Mr. Prosper Uwingeli, Chief Park Warden of the Volcanoes National Park in Rwanda, welcomed the members of delegations of the Greater Virunga Transboundary Collaboration, while mentioning that the strategy “Zero Poaching” initiated by GVTC will have to maximize the views and contributions of stakeholders in the protected areas at different levels. He pointed out that the parks of the Greater Virunga Landscape will be inspired by this strategy that meets their needs, in the framework of effective and comprehensive law enforcement. The relevance of this strategy is the inclusion of equipment, training, collaboration, etc. that all aim at its materialization so that it may be fruitful.
During their more elaborate presentations, Mr. David Karuhanga, GVTC Legal Advisor and Mr. Drew McValey, WWF Expert (from Nairobi), outlined the context as well as the contours of poaching in the Greater Virunga Landscape, while specifying the six pillars on which the “Zero Poaching” strategy is based on.

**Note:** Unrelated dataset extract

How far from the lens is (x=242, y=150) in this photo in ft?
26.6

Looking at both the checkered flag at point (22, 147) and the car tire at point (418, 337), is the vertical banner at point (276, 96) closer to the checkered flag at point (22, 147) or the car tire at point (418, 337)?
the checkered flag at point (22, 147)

Globally, poaching is an illegal activity against fauna and flora, in violation of local, state, federal or international laws. Poaching activities include killing animals outside of permitted seasons, without license, with prohibited weapons, etc. This definition of poaching covers killing of birds, mammals, and other species as well as illegal trade of timber. As far as the “Zero Strategy “ is concerned, it is achieved in any site when there are no more detectable traces of poaching activities over a 12 months period and when there are no more perceptible impacts on a species (animal or plant) in order to cover this site and support any population.
The "Zero Poaching" strategy is based on six pillars that are complementary, if not complementary, namely: (1) Assessment: closing gaps in protection activities; (2) use of technology: implement useful and cost-effective technology; (3) capacity: train and motivate staff to provide the best protection; (4) increasing involvement of communities: increasing community involvement in protection efforts; (5) prosecutions: strengthening prosecutions of wildlife offenses;(6) collaboration between conservation stakeholders at local, national, regional and international levels.